Required actions:
**1.** According to the notes on by-right subdivisions, when would the official minutes of the meeting come out?
**2.** Reproduce the notes on by-right subdivisions word for word from "Topic 6: By-Right" up to and including "your two cents.".

— start of Given text —

Wednesday, August 8, 2007

By-Right Subdivisions

Topic 6: By-Right Subdivisions – Aug 7 Work Session
These are my notes, the notes of one citizen who attended. They are not minutes of the meeting. I post them here, because if you wait for the official minutes to come out, it will be October, and then if there were anything discussed that you wanted to take action about, it will be too late. If anyone was there and had a different take on what happened, just hit the Comments button and add your two cents.

— end of Given text —
— start of Extracted material —

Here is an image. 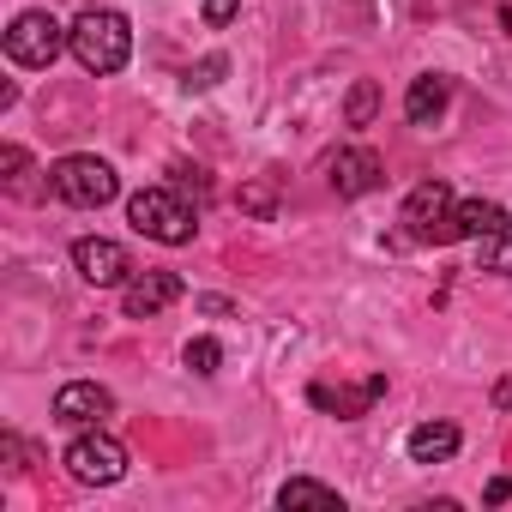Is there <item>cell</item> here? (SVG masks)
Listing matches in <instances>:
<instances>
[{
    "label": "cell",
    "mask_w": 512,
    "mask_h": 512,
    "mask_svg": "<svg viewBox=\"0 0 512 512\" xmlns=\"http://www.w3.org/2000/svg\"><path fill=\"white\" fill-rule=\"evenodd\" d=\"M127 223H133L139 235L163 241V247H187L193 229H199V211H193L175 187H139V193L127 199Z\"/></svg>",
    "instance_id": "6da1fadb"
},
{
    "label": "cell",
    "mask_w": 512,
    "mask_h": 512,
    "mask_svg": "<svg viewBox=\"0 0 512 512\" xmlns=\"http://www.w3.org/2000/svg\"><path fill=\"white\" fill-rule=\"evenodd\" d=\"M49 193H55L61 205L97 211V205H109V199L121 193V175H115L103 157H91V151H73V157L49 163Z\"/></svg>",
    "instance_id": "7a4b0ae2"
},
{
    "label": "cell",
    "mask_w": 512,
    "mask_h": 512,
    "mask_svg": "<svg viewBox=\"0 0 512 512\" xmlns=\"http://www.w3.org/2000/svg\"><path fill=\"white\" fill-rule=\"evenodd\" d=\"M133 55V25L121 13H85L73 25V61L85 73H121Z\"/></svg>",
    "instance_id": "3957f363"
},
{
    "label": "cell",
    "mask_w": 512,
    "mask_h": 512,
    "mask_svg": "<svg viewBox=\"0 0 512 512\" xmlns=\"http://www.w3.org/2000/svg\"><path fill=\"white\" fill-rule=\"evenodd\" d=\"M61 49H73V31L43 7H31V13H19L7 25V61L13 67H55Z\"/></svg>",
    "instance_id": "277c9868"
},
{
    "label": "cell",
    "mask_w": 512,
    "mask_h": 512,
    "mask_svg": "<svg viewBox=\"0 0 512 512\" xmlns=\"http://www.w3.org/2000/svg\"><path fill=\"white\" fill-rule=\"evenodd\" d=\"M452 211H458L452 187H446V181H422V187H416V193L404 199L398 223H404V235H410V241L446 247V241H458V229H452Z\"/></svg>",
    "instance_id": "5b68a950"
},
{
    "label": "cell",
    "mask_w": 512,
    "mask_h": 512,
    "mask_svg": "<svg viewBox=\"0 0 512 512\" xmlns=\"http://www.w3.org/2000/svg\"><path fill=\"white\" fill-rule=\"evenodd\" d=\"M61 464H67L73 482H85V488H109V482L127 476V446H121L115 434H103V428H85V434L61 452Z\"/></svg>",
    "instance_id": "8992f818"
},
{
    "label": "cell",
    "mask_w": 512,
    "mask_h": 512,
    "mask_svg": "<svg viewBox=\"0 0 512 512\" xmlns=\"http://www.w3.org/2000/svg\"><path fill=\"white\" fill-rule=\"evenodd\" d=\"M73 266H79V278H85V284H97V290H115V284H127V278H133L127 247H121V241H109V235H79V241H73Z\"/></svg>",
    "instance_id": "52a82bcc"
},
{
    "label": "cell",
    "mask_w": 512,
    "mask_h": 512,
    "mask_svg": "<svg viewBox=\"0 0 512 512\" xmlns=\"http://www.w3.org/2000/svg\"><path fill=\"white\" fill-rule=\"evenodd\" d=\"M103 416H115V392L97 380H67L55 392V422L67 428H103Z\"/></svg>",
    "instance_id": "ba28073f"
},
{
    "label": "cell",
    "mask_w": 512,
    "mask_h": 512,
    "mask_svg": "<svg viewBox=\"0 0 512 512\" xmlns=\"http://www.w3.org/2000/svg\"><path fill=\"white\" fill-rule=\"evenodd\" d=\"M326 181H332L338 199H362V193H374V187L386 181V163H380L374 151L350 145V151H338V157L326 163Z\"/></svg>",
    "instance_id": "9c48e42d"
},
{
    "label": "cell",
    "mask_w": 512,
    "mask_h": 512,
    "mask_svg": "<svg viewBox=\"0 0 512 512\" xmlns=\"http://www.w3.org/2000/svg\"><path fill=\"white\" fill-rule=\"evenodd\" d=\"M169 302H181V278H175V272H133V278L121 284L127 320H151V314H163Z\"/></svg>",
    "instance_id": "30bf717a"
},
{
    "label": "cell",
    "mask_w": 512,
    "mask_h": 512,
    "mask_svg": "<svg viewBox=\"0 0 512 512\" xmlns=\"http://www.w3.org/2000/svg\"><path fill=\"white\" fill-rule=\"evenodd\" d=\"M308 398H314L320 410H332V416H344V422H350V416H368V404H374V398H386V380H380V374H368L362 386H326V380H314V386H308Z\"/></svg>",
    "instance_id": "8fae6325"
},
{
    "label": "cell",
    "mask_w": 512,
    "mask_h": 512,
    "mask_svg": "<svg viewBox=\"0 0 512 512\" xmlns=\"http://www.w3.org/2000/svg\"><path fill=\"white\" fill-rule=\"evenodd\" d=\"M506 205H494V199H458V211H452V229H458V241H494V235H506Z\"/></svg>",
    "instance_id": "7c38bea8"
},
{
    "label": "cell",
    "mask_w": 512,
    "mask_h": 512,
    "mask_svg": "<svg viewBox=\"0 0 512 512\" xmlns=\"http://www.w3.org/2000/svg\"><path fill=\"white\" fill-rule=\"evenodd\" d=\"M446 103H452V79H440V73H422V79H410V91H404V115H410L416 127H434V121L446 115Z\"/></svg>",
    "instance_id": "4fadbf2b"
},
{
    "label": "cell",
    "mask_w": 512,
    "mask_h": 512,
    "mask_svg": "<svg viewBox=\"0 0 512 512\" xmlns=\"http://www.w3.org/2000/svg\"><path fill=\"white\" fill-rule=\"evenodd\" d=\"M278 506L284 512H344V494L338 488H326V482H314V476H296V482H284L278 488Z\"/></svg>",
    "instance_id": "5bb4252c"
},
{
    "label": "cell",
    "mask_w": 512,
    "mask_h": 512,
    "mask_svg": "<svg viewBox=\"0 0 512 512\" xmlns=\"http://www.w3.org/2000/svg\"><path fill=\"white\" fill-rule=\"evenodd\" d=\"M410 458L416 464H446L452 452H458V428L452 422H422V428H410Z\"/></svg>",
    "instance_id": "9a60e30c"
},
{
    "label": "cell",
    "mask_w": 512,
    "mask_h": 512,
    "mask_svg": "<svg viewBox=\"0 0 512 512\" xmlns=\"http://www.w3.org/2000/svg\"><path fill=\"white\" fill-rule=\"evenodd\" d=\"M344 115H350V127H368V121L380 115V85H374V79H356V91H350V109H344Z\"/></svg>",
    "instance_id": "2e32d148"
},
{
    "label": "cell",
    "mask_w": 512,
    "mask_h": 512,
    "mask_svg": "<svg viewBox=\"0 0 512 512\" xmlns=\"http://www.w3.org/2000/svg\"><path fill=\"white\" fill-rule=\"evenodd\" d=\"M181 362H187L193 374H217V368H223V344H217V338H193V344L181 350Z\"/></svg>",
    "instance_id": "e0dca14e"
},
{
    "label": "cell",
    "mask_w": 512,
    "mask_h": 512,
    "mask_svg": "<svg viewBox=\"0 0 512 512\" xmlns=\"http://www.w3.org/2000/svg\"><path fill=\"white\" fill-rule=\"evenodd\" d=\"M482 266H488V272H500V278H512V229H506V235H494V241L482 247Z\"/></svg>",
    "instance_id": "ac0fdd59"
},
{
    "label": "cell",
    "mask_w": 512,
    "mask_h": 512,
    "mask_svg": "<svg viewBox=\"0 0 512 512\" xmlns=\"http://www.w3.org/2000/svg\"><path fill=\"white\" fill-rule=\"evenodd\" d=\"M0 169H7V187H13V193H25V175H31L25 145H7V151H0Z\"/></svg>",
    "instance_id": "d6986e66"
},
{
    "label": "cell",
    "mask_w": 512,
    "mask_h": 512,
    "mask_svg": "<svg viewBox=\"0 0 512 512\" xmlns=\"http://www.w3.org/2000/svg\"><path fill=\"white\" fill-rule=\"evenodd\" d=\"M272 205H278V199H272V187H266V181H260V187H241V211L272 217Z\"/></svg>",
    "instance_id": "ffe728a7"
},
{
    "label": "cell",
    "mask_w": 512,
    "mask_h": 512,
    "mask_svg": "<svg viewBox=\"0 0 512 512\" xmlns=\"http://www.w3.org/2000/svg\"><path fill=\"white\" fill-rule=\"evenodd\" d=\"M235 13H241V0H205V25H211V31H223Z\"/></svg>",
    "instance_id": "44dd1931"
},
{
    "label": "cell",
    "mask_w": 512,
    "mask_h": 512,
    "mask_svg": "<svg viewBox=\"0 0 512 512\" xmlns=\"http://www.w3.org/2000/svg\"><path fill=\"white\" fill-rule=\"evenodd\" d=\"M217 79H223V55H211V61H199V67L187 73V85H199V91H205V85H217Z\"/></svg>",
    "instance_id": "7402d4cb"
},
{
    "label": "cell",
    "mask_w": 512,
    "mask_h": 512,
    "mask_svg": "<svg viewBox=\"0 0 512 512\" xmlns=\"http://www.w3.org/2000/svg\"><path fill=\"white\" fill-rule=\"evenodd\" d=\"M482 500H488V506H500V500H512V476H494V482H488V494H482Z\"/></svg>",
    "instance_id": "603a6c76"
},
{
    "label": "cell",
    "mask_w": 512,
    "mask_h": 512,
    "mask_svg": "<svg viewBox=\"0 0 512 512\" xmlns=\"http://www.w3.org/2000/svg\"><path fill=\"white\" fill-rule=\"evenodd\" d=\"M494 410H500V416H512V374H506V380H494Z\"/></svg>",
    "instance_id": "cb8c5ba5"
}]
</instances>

— end of Extracted material —
— start of Extracted material —

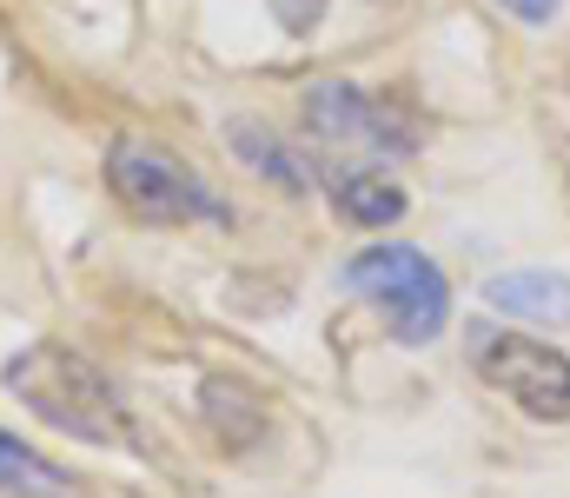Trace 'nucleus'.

— end of Extracted material —
— start of Extracted material —

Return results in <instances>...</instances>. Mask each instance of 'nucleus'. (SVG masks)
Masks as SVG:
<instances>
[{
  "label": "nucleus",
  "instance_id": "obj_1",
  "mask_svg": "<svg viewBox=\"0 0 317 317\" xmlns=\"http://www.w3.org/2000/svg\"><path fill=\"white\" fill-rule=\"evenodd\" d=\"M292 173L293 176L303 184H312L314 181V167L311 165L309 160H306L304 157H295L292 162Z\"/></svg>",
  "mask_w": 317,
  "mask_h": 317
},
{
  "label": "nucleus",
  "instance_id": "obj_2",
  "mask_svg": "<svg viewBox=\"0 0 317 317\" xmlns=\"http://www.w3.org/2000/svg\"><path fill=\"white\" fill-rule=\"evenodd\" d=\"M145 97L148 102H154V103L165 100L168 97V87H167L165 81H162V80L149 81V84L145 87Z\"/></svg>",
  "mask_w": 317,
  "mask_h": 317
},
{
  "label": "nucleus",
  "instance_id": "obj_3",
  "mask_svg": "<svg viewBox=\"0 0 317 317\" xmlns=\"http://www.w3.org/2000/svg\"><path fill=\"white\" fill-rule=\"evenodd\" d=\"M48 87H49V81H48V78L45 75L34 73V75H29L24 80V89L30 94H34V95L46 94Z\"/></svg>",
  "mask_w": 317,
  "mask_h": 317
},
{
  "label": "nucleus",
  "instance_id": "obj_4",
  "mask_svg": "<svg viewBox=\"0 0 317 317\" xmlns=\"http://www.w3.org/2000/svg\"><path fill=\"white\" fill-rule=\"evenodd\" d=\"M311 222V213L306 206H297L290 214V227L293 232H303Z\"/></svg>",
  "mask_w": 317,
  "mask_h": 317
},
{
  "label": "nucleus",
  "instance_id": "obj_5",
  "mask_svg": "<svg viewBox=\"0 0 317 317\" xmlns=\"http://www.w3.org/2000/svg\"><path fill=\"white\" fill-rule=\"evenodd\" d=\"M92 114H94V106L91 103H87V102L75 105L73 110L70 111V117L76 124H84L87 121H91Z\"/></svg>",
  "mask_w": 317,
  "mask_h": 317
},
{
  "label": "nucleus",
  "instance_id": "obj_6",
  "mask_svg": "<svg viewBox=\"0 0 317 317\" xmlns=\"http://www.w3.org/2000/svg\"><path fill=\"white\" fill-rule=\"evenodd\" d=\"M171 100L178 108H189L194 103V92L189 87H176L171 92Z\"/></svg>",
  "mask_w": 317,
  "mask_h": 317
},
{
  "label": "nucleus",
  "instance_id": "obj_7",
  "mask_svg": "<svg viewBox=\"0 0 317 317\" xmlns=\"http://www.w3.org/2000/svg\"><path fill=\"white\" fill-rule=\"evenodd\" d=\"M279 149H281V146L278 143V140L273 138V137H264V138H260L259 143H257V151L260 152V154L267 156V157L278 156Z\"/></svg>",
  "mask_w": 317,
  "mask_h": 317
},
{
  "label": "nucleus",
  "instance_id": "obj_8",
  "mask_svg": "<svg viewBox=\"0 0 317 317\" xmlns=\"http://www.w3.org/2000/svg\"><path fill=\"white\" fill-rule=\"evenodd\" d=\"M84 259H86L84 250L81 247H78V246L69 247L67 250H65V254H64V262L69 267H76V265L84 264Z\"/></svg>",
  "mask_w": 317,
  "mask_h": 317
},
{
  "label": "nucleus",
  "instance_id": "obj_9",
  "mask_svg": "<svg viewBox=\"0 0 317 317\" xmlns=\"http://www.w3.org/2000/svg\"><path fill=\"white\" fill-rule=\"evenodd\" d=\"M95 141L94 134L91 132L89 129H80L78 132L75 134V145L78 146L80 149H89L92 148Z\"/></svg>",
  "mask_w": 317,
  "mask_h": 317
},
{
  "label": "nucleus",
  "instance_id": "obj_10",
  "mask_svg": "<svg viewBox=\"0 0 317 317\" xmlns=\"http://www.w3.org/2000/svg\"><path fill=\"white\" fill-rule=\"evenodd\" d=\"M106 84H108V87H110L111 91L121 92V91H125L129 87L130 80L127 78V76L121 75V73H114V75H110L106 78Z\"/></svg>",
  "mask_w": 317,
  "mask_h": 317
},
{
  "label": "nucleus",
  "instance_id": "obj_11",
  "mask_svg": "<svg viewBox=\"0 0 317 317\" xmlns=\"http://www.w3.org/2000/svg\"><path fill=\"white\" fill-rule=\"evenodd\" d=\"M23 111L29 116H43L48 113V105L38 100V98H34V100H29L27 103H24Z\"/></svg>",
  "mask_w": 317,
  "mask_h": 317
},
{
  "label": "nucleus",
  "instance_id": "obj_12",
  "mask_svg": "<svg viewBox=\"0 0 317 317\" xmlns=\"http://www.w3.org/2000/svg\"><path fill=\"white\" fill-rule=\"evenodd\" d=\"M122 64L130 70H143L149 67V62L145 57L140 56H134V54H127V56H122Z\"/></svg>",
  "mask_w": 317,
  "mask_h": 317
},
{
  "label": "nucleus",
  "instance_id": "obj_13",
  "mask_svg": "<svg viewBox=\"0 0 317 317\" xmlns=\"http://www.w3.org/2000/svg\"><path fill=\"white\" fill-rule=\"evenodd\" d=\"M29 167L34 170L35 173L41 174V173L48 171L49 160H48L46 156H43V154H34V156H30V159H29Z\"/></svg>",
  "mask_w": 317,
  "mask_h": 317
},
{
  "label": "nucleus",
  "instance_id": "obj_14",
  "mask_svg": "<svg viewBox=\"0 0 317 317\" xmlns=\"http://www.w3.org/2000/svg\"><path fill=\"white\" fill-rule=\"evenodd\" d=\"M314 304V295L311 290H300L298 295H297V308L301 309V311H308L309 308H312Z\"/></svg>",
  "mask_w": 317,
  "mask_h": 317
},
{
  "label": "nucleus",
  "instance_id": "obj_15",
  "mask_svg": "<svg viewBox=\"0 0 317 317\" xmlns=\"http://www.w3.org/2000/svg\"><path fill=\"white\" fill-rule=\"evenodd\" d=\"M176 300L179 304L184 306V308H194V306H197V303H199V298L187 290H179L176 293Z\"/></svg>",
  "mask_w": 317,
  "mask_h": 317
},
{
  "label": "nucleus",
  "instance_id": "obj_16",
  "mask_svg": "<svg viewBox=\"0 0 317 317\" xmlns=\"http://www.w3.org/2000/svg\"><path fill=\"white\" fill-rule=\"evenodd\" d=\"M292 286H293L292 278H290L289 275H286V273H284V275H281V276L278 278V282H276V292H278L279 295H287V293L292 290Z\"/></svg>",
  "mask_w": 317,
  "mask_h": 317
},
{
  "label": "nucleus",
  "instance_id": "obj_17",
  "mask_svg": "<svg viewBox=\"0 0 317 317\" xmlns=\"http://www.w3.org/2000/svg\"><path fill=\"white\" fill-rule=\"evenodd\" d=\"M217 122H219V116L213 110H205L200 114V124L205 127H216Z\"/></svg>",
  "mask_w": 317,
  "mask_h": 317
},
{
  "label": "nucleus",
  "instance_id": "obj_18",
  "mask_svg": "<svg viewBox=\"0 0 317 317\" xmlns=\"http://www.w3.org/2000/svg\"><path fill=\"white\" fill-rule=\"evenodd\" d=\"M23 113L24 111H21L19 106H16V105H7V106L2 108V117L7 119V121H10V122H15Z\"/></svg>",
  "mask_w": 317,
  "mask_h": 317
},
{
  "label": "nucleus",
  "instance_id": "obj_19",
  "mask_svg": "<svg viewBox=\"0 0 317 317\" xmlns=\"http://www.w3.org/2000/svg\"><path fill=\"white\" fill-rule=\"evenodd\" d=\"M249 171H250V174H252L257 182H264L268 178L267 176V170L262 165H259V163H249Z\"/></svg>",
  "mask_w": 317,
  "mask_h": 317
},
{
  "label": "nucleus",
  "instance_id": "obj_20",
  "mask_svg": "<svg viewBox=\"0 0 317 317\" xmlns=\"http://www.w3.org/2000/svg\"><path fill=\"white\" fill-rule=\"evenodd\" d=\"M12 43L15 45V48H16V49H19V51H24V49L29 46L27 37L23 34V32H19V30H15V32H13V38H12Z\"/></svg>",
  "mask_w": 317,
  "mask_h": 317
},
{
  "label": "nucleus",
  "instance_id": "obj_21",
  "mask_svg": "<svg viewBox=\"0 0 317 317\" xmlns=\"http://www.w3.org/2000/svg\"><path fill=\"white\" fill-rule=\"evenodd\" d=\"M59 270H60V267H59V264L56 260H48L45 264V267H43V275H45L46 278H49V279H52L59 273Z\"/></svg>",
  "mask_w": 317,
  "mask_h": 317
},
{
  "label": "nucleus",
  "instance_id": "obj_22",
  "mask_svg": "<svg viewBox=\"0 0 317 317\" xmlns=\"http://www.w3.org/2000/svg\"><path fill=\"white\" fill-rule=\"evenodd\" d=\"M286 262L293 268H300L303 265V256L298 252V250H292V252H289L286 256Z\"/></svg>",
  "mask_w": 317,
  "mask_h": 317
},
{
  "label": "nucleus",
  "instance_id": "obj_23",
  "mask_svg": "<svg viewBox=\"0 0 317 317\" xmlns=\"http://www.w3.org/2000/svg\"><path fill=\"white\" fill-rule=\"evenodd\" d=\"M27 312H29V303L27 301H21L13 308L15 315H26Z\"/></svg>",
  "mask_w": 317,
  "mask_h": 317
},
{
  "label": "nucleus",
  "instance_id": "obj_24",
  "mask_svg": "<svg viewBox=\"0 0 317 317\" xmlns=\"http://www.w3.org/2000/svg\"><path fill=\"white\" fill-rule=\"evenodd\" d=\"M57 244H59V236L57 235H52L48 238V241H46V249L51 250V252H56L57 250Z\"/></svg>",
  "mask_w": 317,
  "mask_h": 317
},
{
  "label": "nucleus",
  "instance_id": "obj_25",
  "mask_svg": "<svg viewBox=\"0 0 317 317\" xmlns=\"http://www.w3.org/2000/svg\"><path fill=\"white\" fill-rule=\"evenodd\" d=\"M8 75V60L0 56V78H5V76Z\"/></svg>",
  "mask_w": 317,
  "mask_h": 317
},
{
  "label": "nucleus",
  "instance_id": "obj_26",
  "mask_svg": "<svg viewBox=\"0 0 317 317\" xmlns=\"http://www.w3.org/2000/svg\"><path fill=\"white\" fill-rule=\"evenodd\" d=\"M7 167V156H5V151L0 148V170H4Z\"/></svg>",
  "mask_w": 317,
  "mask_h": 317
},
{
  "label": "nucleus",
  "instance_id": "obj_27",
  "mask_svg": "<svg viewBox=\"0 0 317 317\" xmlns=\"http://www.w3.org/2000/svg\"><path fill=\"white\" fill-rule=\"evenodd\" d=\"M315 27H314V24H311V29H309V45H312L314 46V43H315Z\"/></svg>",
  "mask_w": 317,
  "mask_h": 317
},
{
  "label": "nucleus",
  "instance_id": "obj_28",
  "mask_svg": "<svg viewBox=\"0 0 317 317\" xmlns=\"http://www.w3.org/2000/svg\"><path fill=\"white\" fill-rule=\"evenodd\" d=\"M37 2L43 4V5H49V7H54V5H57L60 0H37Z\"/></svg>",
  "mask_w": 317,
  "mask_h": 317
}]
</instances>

— end of Extracted material —

Answers per task:
**1.** October.

**2.**
Topic 6: By-Right Subdivisions – Aug 7 Work Session
These are my notes, the notes of one citizen who attended. They are not minutes of the meeting. I post them here, because if you wait for the official minutes to come out, it will be October, and then if there were anything discussed that you wanted to take action about, it will be too late. If anyone was there and had a different take on what happened, just hit the Comments button and add your two cents.